We may have found the reason as to why the universal forwarder is not "load balancing" the data to the indexers equally:

  1. Limitation of universal forwarder (UF). When UF reads data, it is not aware of event boundary (ie. UF does not do parsing)

  2. To prevent inconsistency in the data/events being indexed by the indexer/s, the UF will need to read/forward a file from end to end, until it reaches EOF, disregarding the autoLBFrequency setting if needed.

  3. UF's default thruput is 256 KBps. Anything greater than that will get throttled

In the load test, it seems like the UF needs to read very large historical log files, which seem to hit the above 3 points mentioned. Please correct me if I am wrong. Thanks.


These are great points - I can see how this could have a large effect when you are loading a lot of historical data. When Splunk has "caught up" and is indexing new events as they occur, I expect that these issues will go away naturally.

In the meantime, you could consider moving the the historical data into a separate directory and using "upload" to bring it into Splunk over a longer period of time. This would lessen both the license impact and the performance impact.

0 Karma


Here are the things that I would consider:

How active are the forwarders? How much data is being forwarded? It is possible that there is just not enough data flowing to keep the forwarders busy all the time (that would be pretty typical in a lot of environments). Are the indexers experiencing performance issues? If not, then maybe there isn't really a problem here.

Can you reach all the indexers from the forwarders? Is it always the same two that are idle? If a forwarder can't reach an indexer, it skips that indexer and moves to the next one in the rotation. So if an indexer is always skipped, it probably isn't communicating with the forwarders.
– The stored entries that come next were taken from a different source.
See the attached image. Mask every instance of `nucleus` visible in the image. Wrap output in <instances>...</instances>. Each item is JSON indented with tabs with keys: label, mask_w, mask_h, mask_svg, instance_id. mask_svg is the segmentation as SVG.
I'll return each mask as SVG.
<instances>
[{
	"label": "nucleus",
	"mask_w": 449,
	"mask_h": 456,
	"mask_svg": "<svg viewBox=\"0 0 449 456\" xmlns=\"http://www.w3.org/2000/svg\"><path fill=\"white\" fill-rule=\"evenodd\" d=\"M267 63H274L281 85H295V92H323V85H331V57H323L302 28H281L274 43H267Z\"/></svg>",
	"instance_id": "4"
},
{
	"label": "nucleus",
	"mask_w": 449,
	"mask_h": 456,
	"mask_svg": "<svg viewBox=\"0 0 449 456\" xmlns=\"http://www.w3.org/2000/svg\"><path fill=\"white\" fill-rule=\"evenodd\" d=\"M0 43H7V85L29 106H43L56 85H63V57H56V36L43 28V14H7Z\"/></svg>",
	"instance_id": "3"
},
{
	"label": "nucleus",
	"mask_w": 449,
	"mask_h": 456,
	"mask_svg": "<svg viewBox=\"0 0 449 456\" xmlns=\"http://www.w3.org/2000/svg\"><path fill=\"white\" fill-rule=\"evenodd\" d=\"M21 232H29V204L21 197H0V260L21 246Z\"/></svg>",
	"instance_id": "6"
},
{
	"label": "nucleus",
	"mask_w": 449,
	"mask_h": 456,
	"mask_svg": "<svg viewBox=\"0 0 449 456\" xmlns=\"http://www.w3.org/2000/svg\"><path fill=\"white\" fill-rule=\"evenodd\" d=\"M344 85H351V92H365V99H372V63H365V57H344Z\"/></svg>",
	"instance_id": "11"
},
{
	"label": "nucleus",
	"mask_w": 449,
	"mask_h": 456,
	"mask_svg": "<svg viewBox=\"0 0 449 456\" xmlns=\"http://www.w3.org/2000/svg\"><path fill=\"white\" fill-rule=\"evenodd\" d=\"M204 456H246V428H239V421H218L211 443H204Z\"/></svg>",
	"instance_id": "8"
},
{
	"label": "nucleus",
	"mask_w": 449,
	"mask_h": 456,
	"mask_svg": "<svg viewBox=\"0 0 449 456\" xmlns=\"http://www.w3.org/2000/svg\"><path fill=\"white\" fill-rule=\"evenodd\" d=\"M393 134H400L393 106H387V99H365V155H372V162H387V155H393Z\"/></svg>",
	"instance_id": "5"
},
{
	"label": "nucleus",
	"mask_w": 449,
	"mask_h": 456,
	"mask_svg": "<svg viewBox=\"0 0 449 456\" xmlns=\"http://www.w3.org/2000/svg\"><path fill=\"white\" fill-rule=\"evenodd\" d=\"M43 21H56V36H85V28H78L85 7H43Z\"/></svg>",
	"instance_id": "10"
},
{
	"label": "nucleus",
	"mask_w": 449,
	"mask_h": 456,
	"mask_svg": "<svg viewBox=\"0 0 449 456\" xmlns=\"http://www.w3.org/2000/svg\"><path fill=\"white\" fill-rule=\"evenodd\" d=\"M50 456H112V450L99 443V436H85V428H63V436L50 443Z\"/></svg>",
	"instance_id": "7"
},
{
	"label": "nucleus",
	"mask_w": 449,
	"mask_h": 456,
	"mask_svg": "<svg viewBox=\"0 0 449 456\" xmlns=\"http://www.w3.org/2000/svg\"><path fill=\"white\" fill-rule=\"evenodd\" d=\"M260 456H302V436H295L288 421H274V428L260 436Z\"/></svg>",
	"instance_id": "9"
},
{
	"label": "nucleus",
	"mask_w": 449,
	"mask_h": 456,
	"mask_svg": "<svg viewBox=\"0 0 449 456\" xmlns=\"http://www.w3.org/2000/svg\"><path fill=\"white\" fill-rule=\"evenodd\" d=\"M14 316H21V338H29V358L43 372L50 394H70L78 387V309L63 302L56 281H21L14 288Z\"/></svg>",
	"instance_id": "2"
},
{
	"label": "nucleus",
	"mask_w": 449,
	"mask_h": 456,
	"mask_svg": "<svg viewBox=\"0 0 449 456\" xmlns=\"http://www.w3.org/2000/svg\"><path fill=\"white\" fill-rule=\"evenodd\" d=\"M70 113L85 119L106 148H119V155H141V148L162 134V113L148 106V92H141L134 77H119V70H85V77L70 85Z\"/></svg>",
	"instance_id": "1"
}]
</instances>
Finally, the forwarder does not look for the least busy indexer - it just rotates through the list. So it isn't truly load-balancing. And it could be that the forwarders are really hitting the same indexers at the same time... unlikely, but possible. As the number of forwarders increases, the load will probably "balance" better.

Try this search, which shows which forwarders are sending to which indexers and how much. Run it on the search head if you have one, or wherever you normally login to run searches...

index=_internal source=*metrics.log group=tcpin_connections 
| eval sourceHost=if(isnull(hostname), sourceHost,hostname) 
| rename connectionType as connectType
| eval connectType=case(fwdType=="uf","univ fwder", fwdType=="lwf", "lightwt fwder",fwdType=="full", "heavy fwder", connectType=="cooked" or connectType=="cookedSSL","Splunk fwder", connectType=="raw" or connectType=="rawSSL","legacy fwder")
| eval version=if(isnull(version),"pre 4.2",version)
| rename version as Ver 
| fields connectType sourceIp sourceHost destPort kb tcp_eps tcp_Kprocessed tcp_KBps splunk_server Ver
| eval Indexer= splunk_server
| eval Hour=relative_time(_time,"@h")
| stats avg(tcp_KBps) sum(tcp_eps) sum(tcp_Kprocessed) sum(kb) by Hour connectType sourceIp sourceHost destPort Indexer Ver
| fieldformat Hour=strftime(Hour,"%x %H")

Sort this output in different ways to see what is happening. The search summarizes the activity by hour.

You can also go to the various forwarders and enter the following command

$SPLUNK_HOME/splunk/bin/splunk list forward-server

To see which indexers the forwarder can contact.